「旅の者ですがよろしいですか? 客が食べたいものをなんでも出すというのは本当でしょうか?」


「ええ、そうですよ」


アラシが自信たっぷりに答えますが、ラクダは不安そうな顔をしたままです。


「本当に、なんでも?」


「ええ、なんでもですよ」


ナギが胸を張ると、ラクダの背中から鈴が鳴るような声がしました。


「嘘ばっかり!」


アラシとナギは目を丸くしました。
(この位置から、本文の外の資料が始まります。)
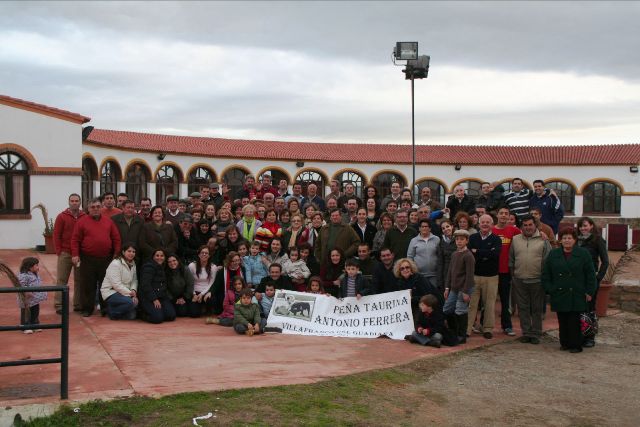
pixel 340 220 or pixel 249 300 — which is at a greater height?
pixel 340 220

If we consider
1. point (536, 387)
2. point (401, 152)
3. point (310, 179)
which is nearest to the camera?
point (536, 387)

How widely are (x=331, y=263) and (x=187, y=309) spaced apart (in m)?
2.11

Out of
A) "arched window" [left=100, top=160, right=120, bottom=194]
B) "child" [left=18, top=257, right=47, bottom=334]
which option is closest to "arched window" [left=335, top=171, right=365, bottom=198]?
"arched window" [left=100, top=160, right=120, bottom=194]

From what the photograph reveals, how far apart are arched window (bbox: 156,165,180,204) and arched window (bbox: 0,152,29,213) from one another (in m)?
10.8

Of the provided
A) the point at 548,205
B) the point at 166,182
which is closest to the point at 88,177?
the point at 166,182

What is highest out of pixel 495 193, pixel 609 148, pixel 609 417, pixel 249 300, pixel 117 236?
pixel 609 148

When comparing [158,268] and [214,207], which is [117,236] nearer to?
[158,268]

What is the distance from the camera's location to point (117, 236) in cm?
902

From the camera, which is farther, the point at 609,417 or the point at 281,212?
the point at 281,212

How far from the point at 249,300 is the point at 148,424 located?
3.57 m

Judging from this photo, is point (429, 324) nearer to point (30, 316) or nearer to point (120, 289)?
point (120, 289)

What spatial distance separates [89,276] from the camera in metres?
8.99

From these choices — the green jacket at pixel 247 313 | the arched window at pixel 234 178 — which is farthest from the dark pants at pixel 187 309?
the arched window at pixel 234 178

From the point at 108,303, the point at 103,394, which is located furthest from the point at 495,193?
the point at 103,394
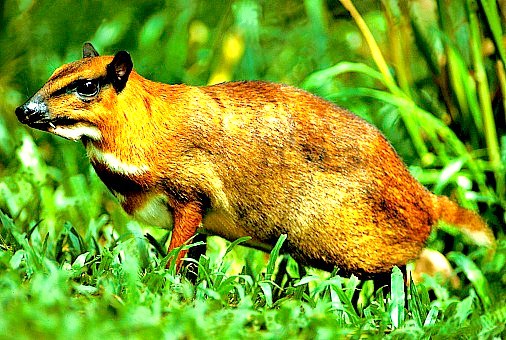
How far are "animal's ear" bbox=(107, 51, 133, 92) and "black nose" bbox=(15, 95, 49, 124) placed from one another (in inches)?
10.6

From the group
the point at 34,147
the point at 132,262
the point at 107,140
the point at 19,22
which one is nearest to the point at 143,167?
the point at 107,140

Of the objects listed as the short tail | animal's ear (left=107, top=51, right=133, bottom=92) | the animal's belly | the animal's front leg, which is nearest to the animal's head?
animal's ear (left=107, top=51, right=133, bottom=92)

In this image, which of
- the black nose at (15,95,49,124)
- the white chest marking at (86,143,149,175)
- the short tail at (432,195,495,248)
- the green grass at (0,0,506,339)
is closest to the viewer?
the green grass at (0,0,506,339)

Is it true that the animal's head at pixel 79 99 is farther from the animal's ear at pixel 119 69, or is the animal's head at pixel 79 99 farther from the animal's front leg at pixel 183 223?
the animal's front leg at pixel 183 223

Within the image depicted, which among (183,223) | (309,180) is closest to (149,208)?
(183,223)

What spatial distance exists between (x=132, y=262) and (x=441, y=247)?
7.97ft

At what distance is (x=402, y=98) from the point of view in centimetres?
517

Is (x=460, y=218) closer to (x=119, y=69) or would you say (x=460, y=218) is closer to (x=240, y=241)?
(x=240, y=241)

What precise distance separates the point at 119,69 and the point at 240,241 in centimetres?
81

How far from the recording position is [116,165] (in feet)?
11.3

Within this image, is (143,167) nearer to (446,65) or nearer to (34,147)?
(34,147)

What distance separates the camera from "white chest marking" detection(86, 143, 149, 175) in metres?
3.44

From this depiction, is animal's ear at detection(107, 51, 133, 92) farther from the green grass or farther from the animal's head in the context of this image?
the green grass

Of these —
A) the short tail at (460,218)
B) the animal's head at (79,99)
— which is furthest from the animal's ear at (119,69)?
the short tail at (460,218)
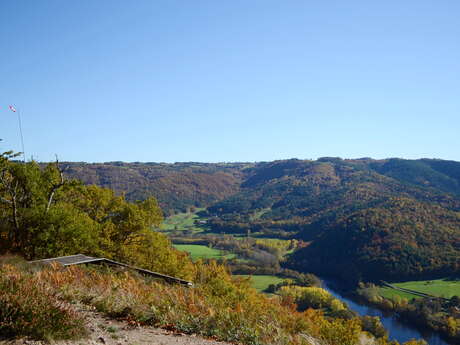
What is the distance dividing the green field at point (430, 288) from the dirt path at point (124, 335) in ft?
318

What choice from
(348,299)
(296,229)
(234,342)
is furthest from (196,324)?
(296,229)

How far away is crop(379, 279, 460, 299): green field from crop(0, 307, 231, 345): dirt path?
97.0 meters

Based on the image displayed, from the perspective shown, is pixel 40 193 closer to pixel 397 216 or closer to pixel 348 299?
pixel 348 299

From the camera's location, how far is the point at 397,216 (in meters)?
142

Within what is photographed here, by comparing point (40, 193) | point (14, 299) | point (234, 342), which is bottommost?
point (234, 342)

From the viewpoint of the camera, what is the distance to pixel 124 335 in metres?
7.38

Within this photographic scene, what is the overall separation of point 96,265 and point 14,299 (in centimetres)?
694

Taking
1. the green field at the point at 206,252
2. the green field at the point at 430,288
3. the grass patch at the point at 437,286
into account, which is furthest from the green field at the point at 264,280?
the grass patch at the point at 437,286

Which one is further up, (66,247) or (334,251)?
(66,247)

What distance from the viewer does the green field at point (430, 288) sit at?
88.7 m

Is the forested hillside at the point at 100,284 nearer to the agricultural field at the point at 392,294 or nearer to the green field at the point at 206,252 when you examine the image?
the agricultural field at the point at 392,294

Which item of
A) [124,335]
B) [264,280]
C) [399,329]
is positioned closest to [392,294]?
[399,329]

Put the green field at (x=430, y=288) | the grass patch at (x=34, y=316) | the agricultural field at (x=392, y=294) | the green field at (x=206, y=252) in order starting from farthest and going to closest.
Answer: the green field at (x=206, y=252) → the agricultural field at (x=392, y=294) → the green field at (x=430, y=288) → the grass patch at (x=34, y=316)

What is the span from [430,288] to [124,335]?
10438cm
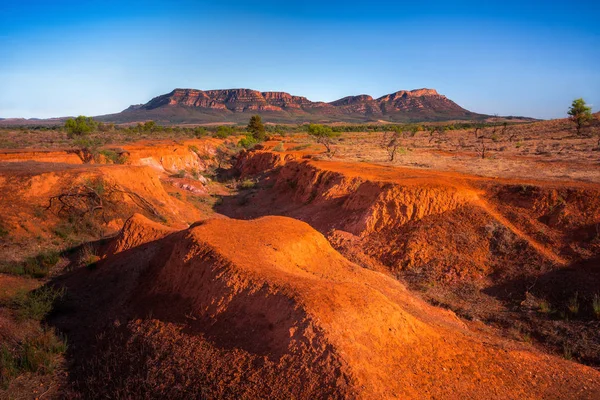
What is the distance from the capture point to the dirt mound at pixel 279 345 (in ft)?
16.0

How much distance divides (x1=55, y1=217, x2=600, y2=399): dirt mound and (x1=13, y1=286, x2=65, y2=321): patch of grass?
55 cm

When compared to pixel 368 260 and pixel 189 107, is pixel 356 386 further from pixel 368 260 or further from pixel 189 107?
pixel 189 107

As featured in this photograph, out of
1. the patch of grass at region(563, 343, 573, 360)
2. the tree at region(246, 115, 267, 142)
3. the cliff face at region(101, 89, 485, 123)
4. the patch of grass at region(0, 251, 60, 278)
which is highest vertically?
the cliff face at region(101, 89, 485, 123)

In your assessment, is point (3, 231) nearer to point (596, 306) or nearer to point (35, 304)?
point (35, 304)

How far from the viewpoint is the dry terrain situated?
208 inches

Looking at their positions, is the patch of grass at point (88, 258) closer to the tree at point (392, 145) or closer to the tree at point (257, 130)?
the tree at point (392, 145)

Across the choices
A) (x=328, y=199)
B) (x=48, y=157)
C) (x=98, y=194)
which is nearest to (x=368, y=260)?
(x=328, y=199)

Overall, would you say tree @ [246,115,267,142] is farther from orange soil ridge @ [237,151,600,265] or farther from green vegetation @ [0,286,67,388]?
green vegetation @ [0,286,67,388]

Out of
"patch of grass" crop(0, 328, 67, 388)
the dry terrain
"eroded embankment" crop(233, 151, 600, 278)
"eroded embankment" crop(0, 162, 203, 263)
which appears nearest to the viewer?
the dry terrain

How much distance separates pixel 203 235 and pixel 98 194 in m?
9.46

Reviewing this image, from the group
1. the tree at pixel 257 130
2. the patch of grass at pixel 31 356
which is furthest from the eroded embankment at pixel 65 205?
the tree at pixel 257 130

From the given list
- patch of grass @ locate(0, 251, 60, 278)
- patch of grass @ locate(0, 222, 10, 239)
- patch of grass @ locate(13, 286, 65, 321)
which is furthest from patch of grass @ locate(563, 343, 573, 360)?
patch of grass @ locate(0, 222, 10, 239)

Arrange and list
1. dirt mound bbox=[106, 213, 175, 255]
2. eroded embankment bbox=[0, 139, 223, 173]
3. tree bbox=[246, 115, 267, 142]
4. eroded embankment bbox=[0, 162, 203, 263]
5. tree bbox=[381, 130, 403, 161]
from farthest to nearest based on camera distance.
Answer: tree bbox=[246, 115, 267, 142], tree bbox=[381, 130, 403, 161], eroded embankment bbox=[0, 139, 223, 173], eroded embankment bbox=[0, 162, 203, 263], dirt mound bbox=[106, 213, 175, 255]

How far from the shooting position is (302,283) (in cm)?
636
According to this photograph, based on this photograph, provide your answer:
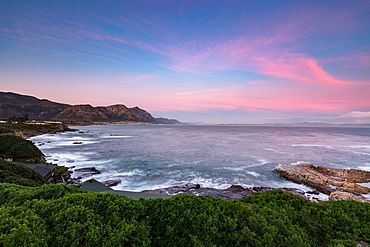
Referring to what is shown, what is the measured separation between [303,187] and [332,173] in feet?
27.6

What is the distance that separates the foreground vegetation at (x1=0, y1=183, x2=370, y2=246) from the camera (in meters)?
4.32

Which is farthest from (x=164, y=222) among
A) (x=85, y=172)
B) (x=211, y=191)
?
(x=85, y=172)

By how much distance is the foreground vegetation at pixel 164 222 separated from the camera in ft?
14.2

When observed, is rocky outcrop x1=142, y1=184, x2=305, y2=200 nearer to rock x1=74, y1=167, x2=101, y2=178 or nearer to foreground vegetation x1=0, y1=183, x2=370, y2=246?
foreground vegetation x1=0, y1=183, x2=370, y2=246

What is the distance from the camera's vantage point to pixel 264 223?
534 cm

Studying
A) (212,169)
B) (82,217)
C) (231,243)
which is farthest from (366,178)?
(82,217)

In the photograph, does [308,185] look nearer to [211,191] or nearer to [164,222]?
[211,191]

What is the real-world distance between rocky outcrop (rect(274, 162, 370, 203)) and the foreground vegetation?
45.5 ft

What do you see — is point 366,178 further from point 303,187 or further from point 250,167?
point 250,167

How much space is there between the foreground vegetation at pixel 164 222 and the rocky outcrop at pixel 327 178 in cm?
1387

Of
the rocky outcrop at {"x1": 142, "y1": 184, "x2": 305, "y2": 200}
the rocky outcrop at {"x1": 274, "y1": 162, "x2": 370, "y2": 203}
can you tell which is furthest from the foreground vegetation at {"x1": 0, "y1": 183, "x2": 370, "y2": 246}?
the rocky outcrop at {"x1": 274, "y1": 162, "x2": 370, "y2": 203}

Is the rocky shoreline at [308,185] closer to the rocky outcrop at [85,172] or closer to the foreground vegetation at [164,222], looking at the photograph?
the rocky outcrop at [85,172]

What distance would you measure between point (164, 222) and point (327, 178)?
25.1 m

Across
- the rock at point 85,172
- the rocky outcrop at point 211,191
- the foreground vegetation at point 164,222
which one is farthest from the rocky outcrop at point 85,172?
the foreground vegetation at point 164,222
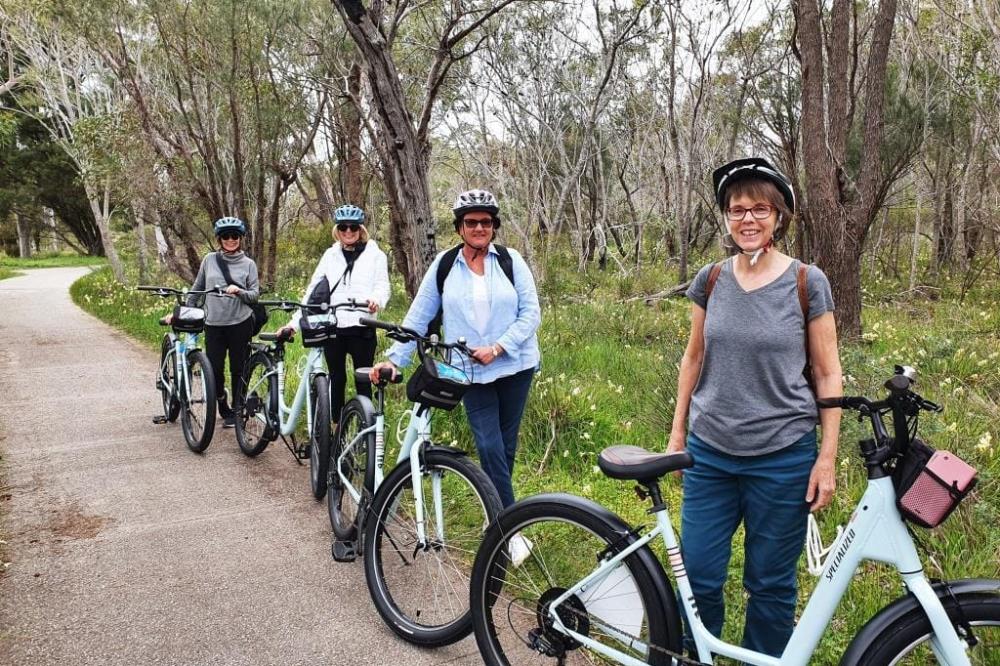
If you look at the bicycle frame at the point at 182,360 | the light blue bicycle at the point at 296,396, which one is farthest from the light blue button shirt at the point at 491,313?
the bicycle frame at the point at 182,360

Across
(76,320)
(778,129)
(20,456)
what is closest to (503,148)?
(778,129)

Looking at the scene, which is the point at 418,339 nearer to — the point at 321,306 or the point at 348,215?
the point at 321,306

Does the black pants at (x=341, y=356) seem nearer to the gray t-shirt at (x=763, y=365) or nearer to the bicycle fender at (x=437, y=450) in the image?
the bicycle fender at (x=437, y=450)

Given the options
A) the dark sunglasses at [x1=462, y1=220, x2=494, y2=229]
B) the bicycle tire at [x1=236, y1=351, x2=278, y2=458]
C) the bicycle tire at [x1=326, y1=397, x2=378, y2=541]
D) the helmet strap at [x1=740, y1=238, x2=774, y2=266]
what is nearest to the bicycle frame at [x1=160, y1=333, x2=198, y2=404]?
the bicycle tire at [x1=236, y1=351, x2=278, y2=458]

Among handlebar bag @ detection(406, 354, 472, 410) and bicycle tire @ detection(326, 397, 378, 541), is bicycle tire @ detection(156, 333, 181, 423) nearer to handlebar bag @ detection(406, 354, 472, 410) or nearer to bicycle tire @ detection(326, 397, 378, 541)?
bicycle tire @ detection(326, 397, 378, 541)

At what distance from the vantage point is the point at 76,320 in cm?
1374

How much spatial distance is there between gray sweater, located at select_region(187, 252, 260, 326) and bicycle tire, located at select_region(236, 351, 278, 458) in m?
0.67

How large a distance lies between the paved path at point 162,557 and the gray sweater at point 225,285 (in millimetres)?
1072

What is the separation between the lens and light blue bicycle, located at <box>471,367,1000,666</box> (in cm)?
187

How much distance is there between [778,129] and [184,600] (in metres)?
13.9

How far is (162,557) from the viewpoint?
3941 mm

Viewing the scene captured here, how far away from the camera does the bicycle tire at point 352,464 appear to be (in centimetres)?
367

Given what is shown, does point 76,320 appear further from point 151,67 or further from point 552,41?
point 552,41

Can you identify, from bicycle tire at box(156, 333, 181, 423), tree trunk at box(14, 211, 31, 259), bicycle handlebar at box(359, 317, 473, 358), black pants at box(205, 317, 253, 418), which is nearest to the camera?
bicycle handlebar at box(359, 317, 473, 358)
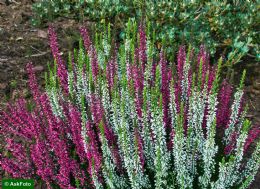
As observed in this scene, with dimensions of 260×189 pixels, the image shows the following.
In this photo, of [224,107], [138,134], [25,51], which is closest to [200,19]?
[224,107]

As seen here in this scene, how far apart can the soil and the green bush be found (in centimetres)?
36

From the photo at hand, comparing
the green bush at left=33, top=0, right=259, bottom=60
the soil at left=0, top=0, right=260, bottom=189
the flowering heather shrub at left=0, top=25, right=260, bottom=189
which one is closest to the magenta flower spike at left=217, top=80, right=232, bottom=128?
the flowering heather shrub at left=0, top=25, right=260, bottom=189

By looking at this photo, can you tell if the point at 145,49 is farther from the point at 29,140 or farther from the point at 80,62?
the point at 29,140

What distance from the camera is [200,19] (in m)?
4.82

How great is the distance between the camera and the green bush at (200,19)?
4508 millimetres

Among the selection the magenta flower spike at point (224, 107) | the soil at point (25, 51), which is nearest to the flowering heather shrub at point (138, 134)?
the magenta flower spike at point (224, 107)

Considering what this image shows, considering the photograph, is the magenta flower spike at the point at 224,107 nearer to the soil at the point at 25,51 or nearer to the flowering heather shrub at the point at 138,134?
the flowering heather shrub at the point at 138,134

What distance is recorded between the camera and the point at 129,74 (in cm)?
346

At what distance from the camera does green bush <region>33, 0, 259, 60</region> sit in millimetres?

金魚鉢の中には砂しか入っていないと思いきや、一匹の魚が勢い良く飛び出したのです。
しかも驚くことに、砂から出てきた魚はラクダのそばをふよふよと漂っているのでした。
ラクダが誇らしげに紹介しました。


「こちらは砂漠に住む『砂の魚』一族の姫君でございます」


姫君は真っ白な体に長い虹色の尾びれをした美しい魚でした。砂金が転がるような声でこう言います。


「なんでもなんて、嘘ばっかり!」


すると、ラクダが落ち着いた声でこう説明してくれました。


「姫君は『本当でしょうね?』とおっしゃっておいでです」


「はあ」


ナギは呆れながら姫君を見つめました。